Pour un foyer, cela signifie des évolutions visibles au supermarché : les prix des produits à base de céréales — pain, pâtes, farines — sont ceux qui enregistrent les plus fortes tensions. La FAO pointe en particulier la hausse des prix des céréales de 3,4 % sur un mois, avec le blé en tête, dont le prix a bondi de 5,8 %.
Quelles sont les causes de cette poussée ?
La remontée s'explique par une conjonction de facteurs : des aléas climatiques qui ont pesé sur les récoltes dans plusieurs régions productrices, des risques géopolitiques affectant les flux commerciaux et des perturbations logistiques qui compliquent l'acheminement des marchandises. Tous contribuent à réduire les disponibilités à court terme et à soutenir les cours.
- Vague de chaleur et conditions météo : baisse des rendements dans des pays clés.
- Risques géopolitiques : incertitudes sur les exportations, notamment pour le blé.
- Chaînes logistiques fragilisées : coûts de transport et délais impactant l'offre.
Impact concret pour les consommateurs
Même si l'indice total reste encore loin du pic historique atteint en mars 2022 — environ 18 % sous ce point haut —, la hausse récente se répercute déjà sur le prix des denrées de base. Sur un panier alimentaire mensuel d'un foyer, la hausse de certains produits céréaliers peut représenter plusieurs euros supplémentaires par semaine : pain, pâtes et céréales de petit-déjeuner sont les premières lignes touchées.

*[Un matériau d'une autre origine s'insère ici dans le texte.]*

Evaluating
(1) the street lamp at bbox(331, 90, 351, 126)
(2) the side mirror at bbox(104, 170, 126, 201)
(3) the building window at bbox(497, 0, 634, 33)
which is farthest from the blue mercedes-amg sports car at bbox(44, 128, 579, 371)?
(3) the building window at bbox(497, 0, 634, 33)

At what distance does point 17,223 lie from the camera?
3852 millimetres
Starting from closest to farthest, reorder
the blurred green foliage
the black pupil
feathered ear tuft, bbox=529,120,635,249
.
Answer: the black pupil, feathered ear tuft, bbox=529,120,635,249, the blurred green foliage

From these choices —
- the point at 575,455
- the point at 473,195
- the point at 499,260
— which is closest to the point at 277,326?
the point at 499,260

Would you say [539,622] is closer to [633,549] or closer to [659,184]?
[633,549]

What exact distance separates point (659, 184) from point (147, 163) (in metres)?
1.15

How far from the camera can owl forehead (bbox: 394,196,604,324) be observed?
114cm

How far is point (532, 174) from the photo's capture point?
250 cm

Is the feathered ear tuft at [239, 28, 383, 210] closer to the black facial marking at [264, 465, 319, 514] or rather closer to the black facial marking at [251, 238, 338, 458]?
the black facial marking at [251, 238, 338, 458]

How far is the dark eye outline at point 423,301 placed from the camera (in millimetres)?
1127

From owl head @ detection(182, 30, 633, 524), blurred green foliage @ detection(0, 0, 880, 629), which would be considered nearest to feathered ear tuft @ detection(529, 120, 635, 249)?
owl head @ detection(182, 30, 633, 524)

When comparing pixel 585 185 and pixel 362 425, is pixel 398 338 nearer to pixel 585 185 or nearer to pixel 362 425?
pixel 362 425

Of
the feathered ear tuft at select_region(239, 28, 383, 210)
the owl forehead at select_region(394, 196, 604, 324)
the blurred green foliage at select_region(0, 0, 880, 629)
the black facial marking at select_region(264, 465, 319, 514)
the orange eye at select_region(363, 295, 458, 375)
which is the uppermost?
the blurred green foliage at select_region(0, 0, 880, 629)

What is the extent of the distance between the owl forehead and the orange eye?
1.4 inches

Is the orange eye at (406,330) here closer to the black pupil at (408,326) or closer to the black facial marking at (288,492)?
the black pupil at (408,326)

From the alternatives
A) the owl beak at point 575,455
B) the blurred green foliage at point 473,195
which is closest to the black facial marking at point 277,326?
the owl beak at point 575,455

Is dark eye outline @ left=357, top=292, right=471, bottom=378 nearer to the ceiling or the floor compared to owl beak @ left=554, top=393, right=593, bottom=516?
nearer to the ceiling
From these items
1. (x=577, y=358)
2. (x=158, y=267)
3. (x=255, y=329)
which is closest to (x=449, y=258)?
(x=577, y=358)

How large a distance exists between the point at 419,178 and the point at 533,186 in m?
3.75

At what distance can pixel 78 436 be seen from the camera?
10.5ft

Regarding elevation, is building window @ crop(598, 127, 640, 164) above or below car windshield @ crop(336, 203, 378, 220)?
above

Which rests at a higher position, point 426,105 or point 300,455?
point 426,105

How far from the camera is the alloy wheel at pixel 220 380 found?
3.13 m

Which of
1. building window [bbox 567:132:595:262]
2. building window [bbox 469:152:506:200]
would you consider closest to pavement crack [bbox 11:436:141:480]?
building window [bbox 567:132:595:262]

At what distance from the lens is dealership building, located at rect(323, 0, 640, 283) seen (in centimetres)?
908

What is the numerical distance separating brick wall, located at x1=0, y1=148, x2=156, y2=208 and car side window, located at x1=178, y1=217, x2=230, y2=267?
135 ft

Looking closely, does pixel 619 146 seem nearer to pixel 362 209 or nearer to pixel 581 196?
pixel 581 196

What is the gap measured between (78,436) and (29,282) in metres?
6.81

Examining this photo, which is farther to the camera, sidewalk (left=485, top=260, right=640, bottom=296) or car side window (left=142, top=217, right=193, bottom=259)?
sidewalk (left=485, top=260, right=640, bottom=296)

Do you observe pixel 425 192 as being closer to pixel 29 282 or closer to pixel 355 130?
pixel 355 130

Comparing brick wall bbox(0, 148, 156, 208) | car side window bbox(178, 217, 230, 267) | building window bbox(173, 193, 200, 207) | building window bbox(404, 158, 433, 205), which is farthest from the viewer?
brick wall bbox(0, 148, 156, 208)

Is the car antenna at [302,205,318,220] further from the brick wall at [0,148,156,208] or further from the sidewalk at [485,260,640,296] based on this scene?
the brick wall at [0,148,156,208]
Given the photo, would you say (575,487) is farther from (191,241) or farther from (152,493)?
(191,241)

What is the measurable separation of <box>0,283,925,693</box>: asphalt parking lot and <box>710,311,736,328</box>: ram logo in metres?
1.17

| Indicateur | Variation |
|---|---|
| Indice FAO (juillet) | 131,1 (+0,6 % vs juin) |
| Céréales (indice) | +3,4 % sur un mois |
| Prix du blé | +5,8 % sur un mois |
Perspectives et recommandations
La FAO souligne que les marchés agricoles restent à risque tant que persistent les aléas climatiques et les tensions géopolitiques. Pour les consommateurs et les décideurs, cela implique de suivre de près l'évolution des cours et de privilégier, lorsque c'est possible, des achats planifiés et comparatifs pour limiter l'impact sur le budget.
Concrètement, quelques gestes peuvent aider à protéger le pouvoir d'achat : comparer les prix au kilo, profiter des promotions sur les produits de base, stocker intelligemment (produits longue conservation) et varier les sources d'approvisionnement pour réduire l'exposition aux hausses ciblées.